DATA PROVIDED: Begin

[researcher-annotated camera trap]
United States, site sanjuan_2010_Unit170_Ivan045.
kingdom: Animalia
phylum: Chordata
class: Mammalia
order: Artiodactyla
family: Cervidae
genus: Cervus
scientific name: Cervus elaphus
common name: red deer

DATA PROVIDED: End

▶ **TASK TO CARRY OUT**: When you write the entries out again, keep every word and mark exactly as it is.

▶ **TASK SOLUTION**:
[researcher-annotated camera trap]
United States, site sanjuan_2010_Unit170_Ivan045.
kingdom: Animalia
phylum: Chordata
class: Mammalia
order: Artiodactyla
family: Cervidae
genus: Cervus
scientific name: Cervus elaphus
common name: red deer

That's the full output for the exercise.